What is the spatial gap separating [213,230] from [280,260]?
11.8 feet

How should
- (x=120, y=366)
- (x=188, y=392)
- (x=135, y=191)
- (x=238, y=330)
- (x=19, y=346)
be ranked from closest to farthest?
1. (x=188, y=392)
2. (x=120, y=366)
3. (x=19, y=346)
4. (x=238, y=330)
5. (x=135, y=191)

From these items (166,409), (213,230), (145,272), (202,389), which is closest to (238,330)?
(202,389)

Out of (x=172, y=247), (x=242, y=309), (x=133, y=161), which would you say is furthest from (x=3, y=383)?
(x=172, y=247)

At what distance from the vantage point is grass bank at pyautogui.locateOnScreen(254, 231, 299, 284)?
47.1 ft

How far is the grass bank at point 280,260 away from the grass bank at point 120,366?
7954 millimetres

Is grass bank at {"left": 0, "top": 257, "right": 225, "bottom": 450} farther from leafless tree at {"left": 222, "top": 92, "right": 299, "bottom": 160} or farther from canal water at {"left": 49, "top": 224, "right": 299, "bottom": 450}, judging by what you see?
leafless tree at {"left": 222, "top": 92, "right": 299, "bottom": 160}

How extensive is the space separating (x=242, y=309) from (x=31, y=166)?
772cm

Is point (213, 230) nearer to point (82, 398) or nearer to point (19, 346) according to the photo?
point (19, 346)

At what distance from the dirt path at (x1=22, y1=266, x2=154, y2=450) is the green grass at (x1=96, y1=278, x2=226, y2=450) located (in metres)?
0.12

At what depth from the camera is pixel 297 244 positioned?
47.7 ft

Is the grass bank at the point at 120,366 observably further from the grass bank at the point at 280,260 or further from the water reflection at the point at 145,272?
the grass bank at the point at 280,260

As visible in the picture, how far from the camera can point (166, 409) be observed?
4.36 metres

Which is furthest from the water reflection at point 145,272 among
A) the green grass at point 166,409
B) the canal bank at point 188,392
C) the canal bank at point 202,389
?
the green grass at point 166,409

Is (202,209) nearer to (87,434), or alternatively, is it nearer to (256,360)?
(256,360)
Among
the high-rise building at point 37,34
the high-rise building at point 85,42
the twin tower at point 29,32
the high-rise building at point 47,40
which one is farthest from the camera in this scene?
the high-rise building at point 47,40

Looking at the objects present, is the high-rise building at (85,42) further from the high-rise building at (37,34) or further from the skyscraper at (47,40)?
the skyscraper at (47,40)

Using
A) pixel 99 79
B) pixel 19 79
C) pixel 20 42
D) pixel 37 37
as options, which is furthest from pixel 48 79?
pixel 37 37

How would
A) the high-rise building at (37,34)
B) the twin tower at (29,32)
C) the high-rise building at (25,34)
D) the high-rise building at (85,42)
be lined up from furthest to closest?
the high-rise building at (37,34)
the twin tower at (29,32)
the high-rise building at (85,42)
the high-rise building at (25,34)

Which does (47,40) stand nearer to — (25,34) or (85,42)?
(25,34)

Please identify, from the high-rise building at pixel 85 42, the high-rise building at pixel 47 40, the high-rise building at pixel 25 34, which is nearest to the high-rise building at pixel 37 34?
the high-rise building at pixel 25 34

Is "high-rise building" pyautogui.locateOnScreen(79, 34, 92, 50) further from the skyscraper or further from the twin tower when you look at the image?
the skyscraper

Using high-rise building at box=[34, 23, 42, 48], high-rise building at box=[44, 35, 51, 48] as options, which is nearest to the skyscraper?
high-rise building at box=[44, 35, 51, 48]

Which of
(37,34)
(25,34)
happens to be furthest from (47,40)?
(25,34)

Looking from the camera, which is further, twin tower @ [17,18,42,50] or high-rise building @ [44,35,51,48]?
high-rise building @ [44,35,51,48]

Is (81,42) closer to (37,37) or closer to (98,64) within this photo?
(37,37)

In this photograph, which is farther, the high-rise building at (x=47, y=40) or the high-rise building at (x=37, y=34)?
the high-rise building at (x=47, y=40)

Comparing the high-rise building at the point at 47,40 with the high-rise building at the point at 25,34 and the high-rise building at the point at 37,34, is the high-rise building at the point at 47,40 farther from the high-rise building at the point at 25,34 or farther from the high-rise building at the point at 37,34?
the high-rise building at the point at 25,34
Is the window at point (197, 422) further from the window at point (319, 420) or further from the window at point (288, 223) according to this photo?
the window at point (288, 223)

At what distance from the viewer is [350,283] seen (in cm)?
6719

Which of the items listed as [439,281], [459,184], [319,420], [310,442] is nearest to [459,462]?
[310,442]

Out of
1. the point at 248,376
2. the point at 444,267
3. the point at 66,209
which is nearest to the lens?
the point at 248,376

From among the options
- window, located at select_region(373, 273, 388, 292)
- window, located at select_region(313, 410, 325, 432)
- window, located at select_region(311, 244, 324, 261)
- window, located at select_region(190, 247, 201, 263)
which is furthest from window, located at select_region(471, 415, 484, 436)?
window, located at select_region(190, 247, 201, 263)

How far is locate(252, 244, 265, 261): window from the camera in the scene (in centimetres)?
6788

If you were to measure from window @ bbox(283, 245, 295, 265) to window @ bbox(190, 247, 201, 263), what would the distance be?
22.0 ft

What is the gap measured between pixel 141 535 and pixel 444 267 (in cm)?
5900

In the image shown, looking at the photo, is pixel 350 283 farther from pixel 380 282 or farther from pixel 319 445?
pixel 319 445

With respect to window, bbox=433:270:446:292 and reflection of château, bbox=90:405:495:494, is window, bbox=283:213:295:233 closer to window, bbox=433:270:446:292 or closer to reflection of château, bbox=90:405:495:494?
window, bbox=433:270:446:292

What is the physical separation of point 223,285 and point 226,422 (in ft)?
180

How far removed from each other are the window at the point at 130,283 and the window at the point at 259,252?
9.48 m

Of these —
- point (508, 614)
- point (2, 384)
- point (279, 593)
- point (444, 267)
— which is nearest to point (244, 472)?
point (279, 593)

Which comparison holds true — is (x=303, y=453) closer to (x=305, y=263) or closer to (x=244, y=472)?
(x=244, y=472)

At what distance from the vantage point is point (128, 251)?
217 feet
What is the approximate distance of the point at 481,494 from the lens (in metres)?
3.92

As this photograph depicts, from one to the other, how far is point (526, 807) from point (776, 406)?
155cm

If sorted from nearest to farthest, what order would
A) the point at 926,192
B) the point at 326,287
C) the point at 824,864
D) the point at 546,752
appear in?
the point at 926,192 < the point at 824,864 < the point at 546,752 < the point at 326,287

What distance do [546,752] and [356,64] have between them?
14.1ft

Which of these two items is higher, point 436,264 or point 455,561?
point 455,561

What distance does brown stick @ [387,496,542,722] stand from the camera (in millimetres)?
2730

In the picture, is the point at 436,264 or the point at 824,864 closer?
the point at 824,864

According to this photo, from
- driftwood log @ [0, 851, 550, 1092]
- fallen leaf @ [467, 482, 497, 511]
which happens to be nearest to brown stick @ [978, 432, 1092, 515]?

· · ·

● What the exercise asks
Rewrite all of the material above as a numbered list, leaving out the blank lines.

● Full response
1. What is the spatial gap separating [213,230] from [280,260]?
2. 11.8 feet
3. How should
4. - (x=120, y=366)
5. - (x=188, y=392)
6. - (x=135, y=191)
7. - (x=238, y=330)
8. - (x=19, y=346)
9. be ranked from closest to farthest?
10. 1. (x=188, y=392)
11. 2. (x=120, y=366)
12. 3. (x=19, y=346)
13. 4. (x=238, y=330)
14. 5. (x=135, y=191)
15. From these items (166,409), (213,230), (145,272), (202,389), which is closest to (238,330)?
16. (202,389)
17. Out of (x=172, y=247), (x=242, y=309), (x=133, y=161), which would you say is furthest from (x=3, y=383)?
18. (x=172, y=247)
19. At what distance from the vantage point is grass bank at pyautogui.locateOnScreen(254, 231, 299, 284)?
20. 47.1 ft
21. How far is the grass bank at point 280,260 away from the grass bank at point 120,366?
22. 7954 millimetres
23. Is grass bank at {"left": 0, "top": 257, "right": 225, "bottom": 450} farther from leafless tree at {"left": 222, "top": 92, "right": 299, "bottom": 160} or farther from canal water at {"left": 49, "top": 224, "right": 299, "bottom": 450}, judging by what you see?
24. leafless tree at {"left": 222, "top": 92, "right": 299, "bottom": 160}
25. How extensive is the space separating (x=242, y=309) from (x=31, y=166)?
26. 772cm
27. Is point (213, 230) nearer to point (82, 398) or nearer to point (19, 346) according to the photo?
28. point (19, 346)
29. At what distance from the dirt path at (x1=22, y1=266, x2=154, y2=450) is the green grass at (x1=96, y1=278, x2=226, y2=450) located (in metres)?
30. 0.12
31. At what depth from the camera is pixel 297 244 positioned?
32. 47.7 ft
33. Is the grass bank at the point at 120,366 observably further from the grass bank at the point at 280,260 or further from the water reflection at the point at 145,272?
34. the grass bank at the point at 280,260
35. As visible in the picture, how far from the camera can point (166, 409) be observed?
36. 4.36 metres
37. Which is furthest from the water reflection at point 145,272 among
38. A) the green grass at point 166,409
39. B) the canal bank at point 188,392
40. C) the canal bank at point 202,389
41. ?
42. the green grass at point 166,409
43. Is (202,209) nearer to (87,434), or alternatively, is it nearer to (256,360)?
44. (256,360)
45. Among
46. the high-rise building at point 37,34
47. the high-rise building at point 85,42
48. the twin tower at point 29,32
49. the high-rise building at point 47,40
50. which one is farthest from the camera in this scene?
51. the high-rise building at point 47,40
52. Looking at the objects present, is the high-rise building at (85,42) further from the high-rise building at (37,34) or further from the skyscraper at (47,40)?
53. the skyscraper at (47,40)
54. Using
55. A) pixel 99 79
56. B) pixel 19 79
57. C) pixel 20 42
58. D) pixel 37 37
59. as options, which is furthest from pixel 48 79?
60. pixel 37 37
61. How would
62. A) the high-rise building at (37,34)
63. B) the twin tower at (29,32)
64. C) the high-rise building at (25,34)
65. D) the high-rise building at (85,42)
66. be lined up from furthest to closest?
67. the high-rise building at (37,34)
68. the twin tower at (29,32)
69. the high-rise building at (85,42)
70. the high-rise building at (25,34)
71. Which does (47,40) stand nearer to — (25,34) or (85,42)?
72. (25,34)
73. Please identify, from the high-rise building at pixel 85 42, the high-rise building at pixel 47 40, the high-rise building at pixel 25 34, which is nearest to the high-rise building at pixel 37 34?
74. the high-rise building at pixel 25 34
75. Is "high-rise building" pyautogui.locateOnScreen(79, 34, 92, 50) further from the skyscraper or further from the twin tower when you look at the image?
76. the skyscraper
77. Using high-rise building at box=[34, 23, 42, 48], high-rise building at box=[44, 35, 51, 48] as options, which is nearest to the skyscraper?
78. high-rise building at box=[44, 35, 51, 48]
79. Which of
80. (37,34)
81. (25,34)
82. happens to be furthest from (47,40)?
83. (25,34)
84. Looking from the camera, which is further, twin tower @ [17,18,42,50] or high-rise building @ [44,35,51,48]?
85. high-rise building @ [44,35,51,48]
86. Is (81,42) closer to (37,37) or closer to (98,64) within this photo?
87. (37,37)
88. In this photograph, which is farther, the high-rise building at (x=47, y=40) or the high-rise building at (x=37, y=34)?
89. the high-rise building at (x=47, y=40)
90. Comparing the high-rise building at the point at 47,40 with the high-rise building at the point at 25,34 and the high-rise building at the point at 37,34, is the high-rise building at the point at 47,40 farther from the high-rise building at the point at 25,34 or farther from the high-rise building at the point at 37,34?
91. the high-rise building at the point at 25,34
92. Is the window at point (197, 422) further from the window at point (319, 420) or further from the window at point (288, 223) according to this photo?
93. the window at point (288, 223)
94. At what distance from the viewer is [350,283] seen (in cm)?
95. 6719
96. Which of the items listed as [439,281], [459,184], [319,420], [310,442] is nearest to [459,462]?
97. [310,442]
98. Out of
99. 1. the point at 248,376
100. 2. the point at 444,267
101. 3. the point at 66,209
102. which is nearest to the lens?
103. the point at 248,376
104. From among the options
105. - window, located at select_region(373, 273, 388, 292)
106. - window, located at select_region(313, 410, 325, 432)
107. - window, located at select_region(311, 244, 324, 261)
108. - window, located at select_region(190, 247, 201, 263)
109. which is furthest from window, located at select_region(471, 415, 484, 436)?
110. window, located at select_region(190, 247, 201, 263)
111. How far is locate(252, 244, 265, 261): window from the camera in the scene (in centimetres)?
112. 6788
113. If you were to measure from window @ bbox(283, 245, 295, 265) to window @ bbox(190, 247, 201, 263), what would the distance be?
114. 22.0 ft
115. What is the gap measured between pixel 141 535 and pixel 444 267 (in cm)?
116. 5900
117. In the image shown, looking at the photo, is pixel 350 283 farther from pixel 380 282 or farther from pixel 319 445?
118. pixel 319 445
119. With respect to window, bbox=433:270:446:292 and reflection of château, bbox=90:405:495:494, is window, bbox=283:213:295:233 closer to window, bbox=433:270:446:292 or closer to reflection of château, bbox=90:405:495:494?
120. window, bbox=433:270:446:292
121. What is the physical separation of point 223,285 and point 226,422 (in ft)?
122. 180
123. How far removed from each other are the window at the point at 130,283 and the window at the point at 259,252?
124. 9.48 m
125. Of these —
126. - point (508, 614)
127. - point (2, 384)
128. - point (279, 593)
129. - point (444, 267)
130. — which is nearest to point (244, 472)?
131. point (279, 593)
132. Which comparison holds true — is (x=303, y=453) closer to (x=305, y=263) or closer to (x=244, y=472)?
133. (x=244, y=472)
134. At what distance from the vantage point is point (128, 251)?
135. 217 feet
136. What is the approximate distance of the point at 481,494 from the lens (in metres)?
137. 3.92
138. As this photograph depicts, from one to the other, how far is point (526, 807) from point (776, 406)?
139. 155cm
140. If sorted from nearest to farthest, what order would
141. A) the point at 926,192
142. B) the point at 326,287
143. C) the point at 824,864
144. D) the point at 546,752
145. appear in?
146. the point at 926,192 < the point at 824,864 < the point at 546,752 < the point at 326,287
147. What distance do [546,752] and [356,64] have between them?
148. 14.1ft
149. Which of these two items is higher, point 436,264 or point 455,561?
150. point 455,561
151. What distance does brown stick @ [387,496,542,722] stand from the camera (in millimetres)?
152. 2730
153. In the picture, is the point at 436,264 or the point at 824,864 closer?
154. the point at 824,864
155. According to this photo, from
156. - driftwood log @ [0, 851, 550, 1092]
157. - fallen leaf @ [467, 482, 497, 511]
158. which happens to be nearest to brown stick @ [978, 432, 1092, 515]?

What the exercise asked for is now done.